As Carver explains to his eager protégé, “Don’t get emotional about real estate.” These houses, he tells him, are “just boxes” where people stay and put their stuff. They can be emptied and filled just like any other container.

When I first saw “99 Homes” at its Sundance premiere last January, I came to realize this was the story of two survivalists. One urgently trying to save his family by any means necessary and the other a predator, orchestrating a cold strategy with the eager cooperation of bankers, judges, court clerks and cops.

Pure economic Darwinism drives Carver’s survivalist instinct. Nothing he says about the bursting of the housing bubble is incorrect. Just a few years ago Americans were financially “underwater,” trapped in complicated loans seemingly designed to fail. And while Nash begins as a victim, a loser cast aside by a culture in blind pursuit of wealth and vanity, he all too easily allows himself to see the “wisdom” and rewards of Carver’s philosophy that compassion is for the weak. One man’s loss is another’s gain. Tough luck, sucker. Go join the ranks of poor and penniless. No one forced you to take out a loan.

Nash justifies his new job—HE is now evicting people for Carver—because of his need for money, and security. But he wants more. He’s seen the good life Carver has stolen for himself and covets that same level of perceived dignity and status. Each day brings a new moral conundrum in the form of questionable tasks Carver gives him—and some of which he comes up with on his own. And each time he takes the low road while keeping his new job and employer a secret from his little family.

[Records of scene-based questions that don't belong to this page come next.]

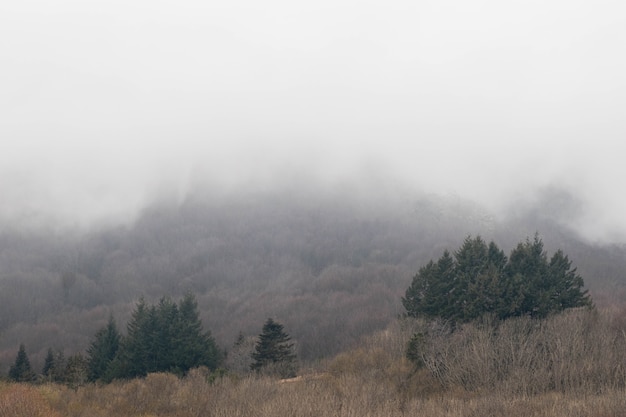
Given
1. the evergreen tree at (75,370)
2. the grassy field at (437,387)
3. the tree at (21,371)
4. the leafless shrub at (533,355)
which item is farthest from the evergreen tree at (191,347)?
the tree at (21,371)

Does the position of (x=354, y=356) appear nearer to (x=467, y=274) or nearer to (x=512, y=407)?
(x=467, y=274)

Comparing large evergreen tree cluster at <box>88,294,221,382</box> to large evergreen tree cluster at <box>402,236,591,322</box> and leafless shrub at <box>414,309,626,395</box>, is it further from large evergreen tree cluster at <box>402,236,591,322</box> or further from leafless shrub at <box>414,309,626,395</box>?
leafless shrub at <box>414,309,626,395</box>

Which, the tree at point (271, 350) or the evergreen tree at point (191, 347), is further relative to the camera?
the evergreen tree at point (191, 347)

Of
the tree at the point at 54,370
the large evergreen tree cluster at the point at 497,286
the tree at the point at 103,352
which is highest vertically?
the large evergreen tree cluster at the point at 497,286

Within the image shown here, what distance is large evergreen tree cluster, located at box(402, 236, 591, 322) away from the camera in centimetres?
4569

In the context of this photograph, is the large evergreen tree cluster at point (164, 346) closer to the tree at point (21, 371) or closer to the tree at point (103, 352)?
the tree at point (103, 352)

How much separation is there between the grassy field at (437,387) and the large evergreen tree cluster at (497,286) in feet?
9.08

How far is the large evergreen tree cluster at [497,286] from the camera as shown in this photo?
45.7 meters

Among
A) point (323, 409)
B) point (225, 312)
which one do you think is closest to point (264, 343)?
point (323, 409)

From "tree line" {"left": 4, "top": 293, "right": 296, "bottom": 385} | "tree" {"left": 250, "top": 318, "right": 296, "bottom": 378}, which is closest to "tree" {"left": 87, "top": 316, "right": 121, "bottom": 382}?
"tree line" {"left": 4, "top": 293, "right": 296, "bottom": 385}

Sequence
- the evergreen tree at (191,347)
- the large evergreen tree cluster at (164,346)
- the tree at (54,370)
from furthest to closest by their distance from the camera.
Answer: the tree at (54,370) < the large evergreen tree cluster at (164,346) < the evergreen tree at (191,347)

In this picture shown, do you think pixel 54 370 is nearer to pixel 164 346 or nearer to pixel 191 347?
pixel 164 346

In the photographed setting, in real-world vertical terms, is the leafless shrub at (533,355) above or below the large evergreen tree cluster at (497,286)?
below

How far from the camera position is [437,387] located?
39688 millimetres
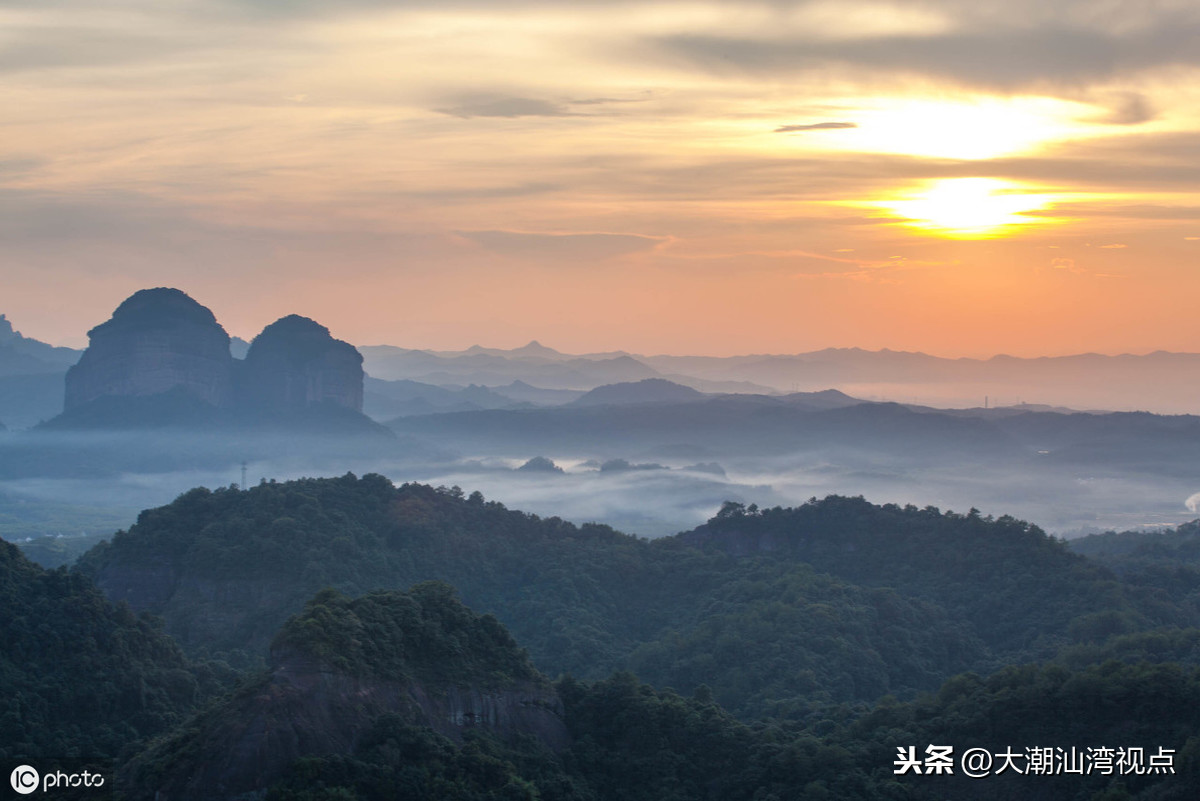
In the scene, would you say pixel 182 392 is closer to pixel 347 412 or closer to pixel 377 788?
pixel 347 412

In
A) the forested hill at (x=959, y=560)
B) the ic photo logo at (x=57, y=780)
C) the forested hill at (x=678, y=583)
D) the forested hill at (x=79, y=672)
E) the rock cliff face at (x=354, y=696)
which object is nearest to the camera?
the rock cliff face at (x=354, y=696)

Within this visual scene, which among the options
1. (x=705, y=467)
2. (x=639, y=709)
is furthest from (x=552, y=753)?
(x=705, y=467)

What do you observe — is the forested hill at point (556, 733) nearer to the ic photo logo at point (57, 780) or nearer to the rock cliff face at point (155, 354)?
the ic photo logo at point (57, 780)

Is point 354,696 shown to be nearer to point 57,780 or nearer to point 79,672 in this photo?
point 57,780

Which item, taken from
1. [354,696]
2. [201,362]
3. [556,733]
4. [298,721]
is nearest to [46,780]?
[298,721]

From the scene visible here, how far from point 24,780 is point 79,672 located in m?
9.25

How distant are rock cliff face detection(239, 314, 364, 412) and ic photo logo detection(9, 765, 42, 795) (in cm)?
16082

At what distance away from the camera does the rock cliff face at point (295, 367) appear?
18938 cm

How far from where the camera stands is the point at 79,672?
4081 centimetres

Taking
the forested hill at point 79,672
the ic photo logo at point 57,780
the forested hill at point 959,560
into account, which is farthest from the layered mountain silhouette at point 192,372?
the ic photo logo at point 57,780

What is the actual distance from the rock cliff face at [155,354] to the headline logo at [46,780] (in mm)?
154449

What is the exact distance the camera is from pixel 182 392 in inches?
7387

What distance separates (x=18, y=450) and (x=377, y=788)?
17573cm

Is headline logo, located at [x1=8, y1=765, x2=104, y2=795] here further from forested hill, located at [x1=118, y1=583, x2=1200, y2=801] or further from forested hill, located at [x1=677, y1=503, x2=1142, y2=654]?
forested hill, located at [x1=677, y1=503, x2=1142, y2=654]
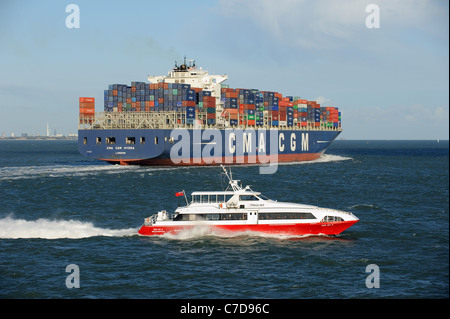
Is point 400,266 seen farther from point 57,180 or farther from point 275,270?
point 57,180

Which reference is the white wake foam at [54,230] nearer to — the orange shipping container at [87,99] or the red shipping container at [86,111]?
the red shipping container at [86,111]

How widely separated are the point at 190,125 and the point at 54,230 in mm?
54409

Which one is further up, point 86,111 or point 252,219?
point 86,111

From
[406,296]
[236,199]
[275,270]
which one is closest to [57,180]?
[236,199]

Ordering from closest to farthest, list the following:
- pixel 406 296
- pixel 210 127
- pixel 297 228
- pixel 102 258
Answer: pixel 406 296 → pixel 102 258 → pixel 297 228 → pixel 210 127

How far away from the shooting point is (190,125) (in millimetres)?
90125

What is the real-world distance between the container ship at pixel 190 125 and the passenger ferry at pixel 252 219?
4743cm

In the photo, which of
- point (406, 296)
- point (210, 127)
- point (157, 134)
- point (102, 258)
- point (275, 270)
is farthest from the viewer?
point (210, 127)

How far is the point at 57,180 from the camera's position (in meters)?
69.1

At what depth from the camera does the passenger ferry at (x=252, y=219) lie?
3472cm

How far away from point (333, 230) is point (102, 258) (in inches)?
Result: 609
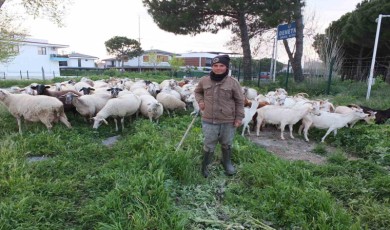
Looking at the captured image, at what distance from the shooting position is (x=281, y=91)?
1120cm

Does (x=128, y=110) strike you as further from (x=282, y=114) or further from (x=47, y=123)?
(x=282, y=114)

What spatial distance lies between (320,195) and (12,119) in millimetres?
8131

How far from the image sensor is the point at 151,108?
7.95 m

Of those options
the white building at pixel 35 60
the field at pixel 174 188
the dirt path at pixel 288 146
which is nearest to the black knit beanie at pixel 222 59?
the field at pixel 174 188

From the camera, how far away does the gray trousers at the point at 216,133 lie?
4430 mm

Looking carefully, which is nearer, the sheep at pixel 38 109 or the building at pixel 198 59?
the sheep at pixel 38 109

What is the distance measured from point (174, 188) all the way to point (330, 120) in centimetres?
511

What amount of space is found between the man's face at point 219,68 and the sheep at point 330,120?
13.8ft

There’s just one problem: Unlike his boss, Dennis Nash is not an asshole. He’s a decent man forced into a dark corner, surrounded by assholes offering a way out. So he takes it.

But that path doesn’t work for good men. Economic injury and injustice don’t allow ethical shortcuts for men of good conscious and character. Through Nash’s moral decay, we see the terrible price you pay for doing “whatever it takes” for your family. Nash’s price is the very family he is trying to save.

The genius of “99 Homes” is the “What would I do in his shoes?” scenario it asks us. “Would I be the asshole or the good man?” In the end, the inevitable consequences of honestly answering that question are what define us.